Revised PEP 318 - Function/Method Decorator Syntax

Bernhard Herzog bh at
Tue Jun 10 15:35:21 CEST 2003

Kevin Smith <Kevin.Smith at> writes:

> Implementation Issues
>     In the following example there are two function decorators: 
>     synchronized(lock) and classmethod.  
>         def foo(self) as synchronized(lock), classmethod:
>             perform method operation
>     Since these all appear within the operation of the 'def' 
>     itself, it makes sense that synchronized, lock, and 
>     classmethod must exist at the time that the definition 
>     is compiled.


Surely you mean "when the def-statement is executed."

>     In addition, each of these arguments will be 
>     evaluated before being applied to the compiled function.  
>     This means that arguments like synchronized(lock) must 
>     return a descriptor that will be applied to foo.  Therefore, 
>     the code above translates to:
>         def foo(self):
>             perform method operation
>         foo = classmethod(<returned-descriptor>(foo))
>     In the example above, <returned-descriptor> refers to the 
>     descriptor returned by evaluating synchronized(lock).

Why not simply

        def foo(self):
            perform method operation
        foo = classmethod(synchronized(lock)(foo))

That makes it clear at which point the "synchronized(lock)" itself is
executed and that it has to return a callable object which will be
called with foo as argument without having to talk about

The only thing that is not clear to me is whether it's intended that the
function is actually bound to "foo" multiple times. OTOH, I'm not sure
it would really make a difference if it were only bound once at the end.

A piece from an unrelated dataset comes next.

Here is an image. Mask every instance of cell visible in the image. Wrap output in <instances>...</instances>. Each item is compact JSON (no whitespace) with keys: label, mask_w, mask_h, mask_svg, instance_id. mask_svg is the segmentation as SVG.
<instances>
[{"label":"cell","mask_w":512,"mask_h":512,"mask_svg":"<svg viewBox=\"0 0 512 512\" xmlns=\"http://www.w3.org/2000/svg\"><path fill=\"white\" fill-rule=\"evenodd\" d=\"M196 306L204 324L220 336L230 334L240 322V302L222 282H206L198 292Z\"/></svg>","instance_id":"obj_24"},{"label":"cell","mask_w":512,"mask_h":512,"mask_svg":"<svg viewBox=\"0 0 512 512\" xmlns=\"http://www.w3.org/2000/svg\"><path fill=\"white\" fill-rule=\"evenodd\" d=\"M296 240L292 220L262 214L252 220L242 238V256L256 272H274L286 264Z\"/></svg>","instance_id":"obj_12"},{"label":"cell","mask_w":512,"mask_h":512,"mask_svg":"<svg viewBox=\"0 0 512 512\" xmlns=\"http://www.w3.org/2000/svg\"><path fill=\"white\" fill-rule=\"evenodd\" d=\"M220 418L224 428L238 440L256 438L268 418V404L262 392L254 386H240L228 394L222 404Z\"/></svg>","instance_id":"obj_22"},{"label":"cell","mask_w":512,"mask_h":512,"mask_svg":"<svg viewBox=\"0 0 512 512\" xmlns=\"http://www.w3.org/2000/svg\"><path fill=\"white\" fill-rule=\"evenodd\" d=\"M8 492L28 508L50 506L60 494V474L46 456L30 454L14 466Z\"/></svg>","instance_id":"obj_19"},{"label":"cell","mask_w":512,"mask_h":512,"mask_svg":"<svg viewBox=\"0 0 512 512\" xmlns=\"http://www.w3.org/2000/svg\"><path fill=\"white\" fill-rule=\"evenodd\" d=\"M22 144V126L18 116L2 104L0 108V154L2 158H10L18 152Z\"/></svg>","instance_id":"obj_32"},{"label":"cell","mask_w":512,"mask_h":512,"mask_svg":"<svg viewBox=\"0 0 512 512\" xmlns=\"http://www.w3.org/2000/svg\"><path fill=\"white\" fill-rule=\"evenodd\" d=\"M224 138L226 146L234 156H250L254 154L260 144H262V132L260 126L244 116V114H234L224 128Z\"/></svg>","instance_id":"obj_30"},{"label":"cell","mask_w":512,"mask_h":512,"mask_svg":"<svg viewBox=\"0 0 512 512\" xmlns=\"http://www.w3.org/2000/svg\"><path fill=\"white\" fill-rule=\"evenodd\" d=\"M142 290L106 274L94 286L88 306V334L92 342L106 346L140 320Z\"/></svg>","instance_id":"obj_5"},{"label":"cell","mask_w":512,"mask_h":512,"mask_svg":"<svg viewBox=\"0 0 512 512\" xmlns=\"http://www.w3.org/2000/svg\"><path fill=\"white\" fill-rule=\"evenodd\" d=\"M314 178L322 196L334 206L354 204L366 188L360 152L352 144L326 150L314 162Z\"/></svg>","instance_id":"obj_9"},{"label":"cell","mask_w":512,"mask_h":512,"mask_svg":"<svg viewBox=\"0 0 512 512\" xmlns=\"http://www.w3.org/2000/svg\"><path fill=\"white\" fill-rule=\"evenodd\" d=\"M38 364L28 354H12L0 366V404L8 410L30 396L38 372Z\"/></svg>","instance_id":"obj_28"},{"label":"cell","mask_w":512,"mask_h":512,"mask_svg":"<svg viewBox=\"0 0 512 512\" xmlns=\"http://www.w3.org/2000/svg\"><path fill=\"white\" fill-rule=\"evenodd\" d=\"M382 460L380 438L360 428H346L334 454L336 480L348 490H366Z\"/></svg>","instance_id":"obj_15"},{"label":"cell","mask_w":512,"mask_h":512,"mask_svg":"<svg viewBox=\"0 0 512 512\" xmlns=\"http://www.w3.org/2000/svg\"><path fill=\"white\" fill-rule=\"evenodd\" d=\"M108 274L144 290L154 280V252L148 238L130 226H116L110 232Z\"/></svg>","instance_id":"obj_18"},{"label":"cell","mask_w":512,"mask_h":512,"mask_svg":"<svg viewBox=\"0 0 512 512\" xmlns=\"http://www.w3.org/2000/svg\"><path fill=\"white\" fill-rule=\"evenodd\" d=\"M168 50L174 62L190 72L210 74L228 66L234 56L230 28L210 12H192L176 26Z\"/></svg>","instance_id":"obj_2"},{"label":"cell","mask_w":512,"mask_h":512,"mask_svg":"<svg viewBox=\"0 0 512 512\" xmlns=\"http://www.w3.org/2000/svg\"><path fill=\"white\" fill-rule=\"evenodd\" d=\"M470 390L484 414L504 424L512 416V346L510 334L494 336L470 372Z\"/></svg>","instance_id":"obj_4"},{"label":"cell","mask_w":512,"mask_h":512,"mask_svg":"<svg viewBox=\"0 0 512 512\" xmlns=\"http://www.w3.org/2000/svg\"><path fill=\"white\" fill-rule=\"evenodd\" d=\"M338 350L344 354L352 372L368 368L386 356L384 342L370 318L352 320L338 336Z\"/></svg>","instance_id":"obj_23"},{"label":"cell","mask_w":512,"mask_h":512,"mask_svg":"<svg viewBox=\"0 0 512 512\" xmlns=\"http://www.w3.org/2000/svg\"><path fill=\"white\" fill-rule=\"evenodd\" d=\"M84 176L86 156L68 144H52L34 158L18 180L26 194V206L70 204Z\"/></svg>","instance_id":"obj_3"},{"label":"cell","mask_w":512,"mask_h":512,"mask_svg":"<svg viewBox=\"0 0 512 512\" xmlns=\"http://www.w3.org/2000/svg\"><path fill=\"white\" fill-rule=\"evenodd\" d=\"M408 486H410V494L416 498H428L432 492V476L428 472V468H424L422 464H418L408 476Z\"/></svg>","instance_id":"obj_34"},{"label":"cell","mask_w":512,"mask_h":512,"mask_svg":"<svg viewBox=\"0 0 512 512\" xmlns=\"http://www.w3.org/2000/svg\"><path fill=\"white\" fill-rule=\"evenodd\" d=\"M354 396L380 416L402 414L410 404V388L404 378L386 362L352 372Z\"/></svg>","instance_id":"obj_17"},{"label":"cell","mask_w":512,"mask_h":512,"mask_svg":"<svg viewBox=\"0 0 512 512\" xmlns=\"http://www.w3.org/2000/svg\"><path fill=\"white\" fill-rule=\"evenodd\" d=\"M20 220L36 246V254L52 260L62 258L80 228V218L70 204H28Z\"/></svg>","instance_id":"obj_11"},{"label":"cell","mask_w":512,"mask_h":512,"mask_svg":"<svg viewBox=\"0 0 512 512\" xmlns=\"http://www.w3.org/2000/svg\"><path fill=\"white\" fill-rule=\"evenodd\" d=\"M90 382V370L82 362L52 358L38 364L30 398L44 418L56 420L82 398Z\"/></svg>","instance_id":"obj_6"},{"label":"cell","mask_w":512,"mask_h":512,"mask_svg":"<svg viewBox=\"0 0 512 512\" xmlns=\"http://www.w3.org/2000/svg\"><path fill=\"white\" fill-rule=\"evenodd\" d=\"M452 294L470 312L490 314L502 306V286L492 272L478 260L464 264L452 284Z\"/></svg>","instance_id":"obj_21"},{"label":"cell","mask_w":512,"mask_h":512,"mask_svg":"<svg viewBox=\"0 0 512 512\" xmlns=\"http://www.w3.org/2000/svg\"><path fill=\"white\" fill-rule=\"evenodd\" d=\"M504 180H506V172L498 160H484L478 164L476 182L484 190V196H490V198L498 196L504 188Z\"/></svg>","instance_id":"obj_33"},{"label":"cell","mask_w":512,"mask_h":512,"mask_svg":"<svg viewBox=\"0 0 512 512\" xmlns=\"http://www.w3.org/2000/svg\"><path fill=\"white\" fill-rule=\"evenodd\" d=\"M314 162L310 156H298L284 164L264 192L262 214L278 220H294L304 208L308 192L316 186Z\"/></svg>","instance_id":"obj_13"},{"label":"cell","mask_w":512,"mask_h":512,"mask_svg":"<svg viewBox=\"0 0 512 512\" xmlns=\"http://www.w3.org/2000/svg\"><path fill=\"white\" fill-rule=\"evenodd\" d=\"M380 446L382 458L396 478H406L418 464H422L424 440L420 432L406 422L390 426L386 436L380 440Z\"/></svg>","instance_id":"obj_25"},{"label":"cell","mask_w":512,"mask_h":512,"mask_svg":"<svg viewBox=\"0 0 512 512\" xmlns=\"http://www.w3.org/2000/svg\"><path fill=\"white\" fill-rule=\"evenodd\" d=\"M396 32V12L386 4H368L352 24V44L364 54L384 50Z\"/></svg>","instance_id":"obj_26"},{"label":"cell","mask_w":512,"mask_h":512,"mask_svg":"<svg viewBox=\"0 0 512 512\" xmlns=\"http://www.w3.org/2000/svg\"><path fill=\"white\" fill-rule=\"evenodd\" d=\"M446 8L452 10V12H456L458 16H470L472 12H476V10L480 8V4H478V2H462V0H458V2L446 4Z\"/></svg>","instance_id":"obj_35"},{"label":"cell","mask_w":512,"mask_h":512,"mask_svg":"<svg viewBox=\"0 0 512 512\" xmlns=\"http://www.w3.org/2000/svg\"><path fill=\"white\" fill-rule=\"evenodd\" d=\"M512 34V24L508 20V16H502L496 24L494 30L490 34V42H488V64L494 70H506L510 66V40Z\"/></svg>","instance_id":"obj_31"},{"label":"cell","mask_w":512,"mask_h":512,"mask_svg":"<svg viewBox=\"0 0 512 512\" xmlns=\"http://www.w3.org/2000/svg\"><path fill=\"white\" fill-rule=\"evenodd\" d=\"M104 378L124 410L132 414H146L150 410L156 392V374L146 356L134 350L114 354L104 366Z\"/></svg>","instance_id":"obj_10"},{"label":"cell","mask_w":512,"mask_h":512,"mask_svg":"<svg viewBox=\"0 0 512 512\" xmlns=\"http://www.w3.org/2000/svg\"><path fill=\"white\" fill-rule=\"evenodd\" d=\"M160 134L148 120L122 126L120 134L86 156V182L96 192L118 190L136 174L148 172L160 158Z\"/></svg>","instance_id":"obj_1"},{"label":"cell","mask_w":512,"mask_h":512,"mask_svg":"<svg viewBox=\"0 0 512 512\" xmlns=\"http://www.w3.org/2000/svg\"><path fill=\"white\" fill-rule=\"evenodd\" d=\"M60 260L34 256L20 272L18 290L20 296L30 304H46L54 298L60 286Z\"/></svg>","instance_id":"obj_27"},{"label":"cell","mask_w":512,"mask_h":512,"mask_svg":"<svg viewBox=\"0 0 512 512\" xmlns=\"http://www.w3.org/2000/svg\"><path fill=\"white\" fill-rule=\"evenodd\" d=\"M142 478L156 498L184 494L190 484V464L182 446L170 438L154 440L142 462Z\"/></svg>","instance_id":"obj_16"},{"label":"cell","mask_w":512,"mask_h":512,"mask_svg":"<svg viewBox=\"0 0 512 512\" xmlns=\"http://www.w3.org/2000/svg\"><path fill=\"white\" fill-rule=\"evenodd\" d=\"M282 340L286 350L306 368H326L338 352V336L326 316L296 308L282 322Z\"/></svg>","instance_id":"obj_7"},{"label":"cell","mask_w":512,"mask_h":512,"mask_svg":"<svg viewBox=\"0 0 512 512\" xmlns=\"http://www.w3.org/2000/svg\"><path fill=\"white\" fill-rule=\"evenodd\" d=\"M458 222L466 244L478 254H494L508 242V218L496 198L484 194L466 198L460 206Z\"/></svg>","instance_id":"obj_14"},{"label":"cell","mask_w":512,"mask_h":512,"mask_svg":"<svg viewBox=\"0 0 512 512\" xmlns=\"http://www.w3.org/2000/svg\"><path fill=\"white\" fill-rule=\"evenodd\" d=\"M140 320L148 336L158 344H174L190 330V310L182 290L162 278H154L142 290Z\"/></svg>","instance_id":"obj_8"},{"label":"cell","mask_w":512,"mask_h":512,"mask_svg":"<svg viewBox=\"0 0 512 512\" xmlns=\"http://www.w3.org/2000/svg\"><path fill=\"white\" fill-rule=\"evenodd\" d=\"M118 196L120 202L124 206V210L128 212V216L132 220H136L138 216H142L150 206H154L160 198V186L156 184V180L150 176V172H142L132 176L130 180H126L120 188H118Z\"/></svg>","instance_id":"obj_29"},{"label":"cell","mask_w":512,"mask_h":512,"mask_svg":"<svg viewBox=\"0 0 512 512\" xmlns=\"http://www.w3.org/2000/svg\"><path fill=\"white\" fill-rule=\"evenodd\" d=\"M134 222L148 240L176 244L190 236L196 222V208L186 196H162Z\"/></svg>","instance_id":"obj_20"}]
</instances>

>     It could easily be argued that the descriptors should be applied
>     in reverse order to make the application of the descriptor look 
>     more like the resultant code.  I tend to prefer this form.
>         def foo(self):
>             perform method operation
>         foo = <returned-descriptor>(classmethod(foo))
>     In either case, the modified function is bound to the function
>     name at compile time.

Again, I think you mean "when the def-statement is executed."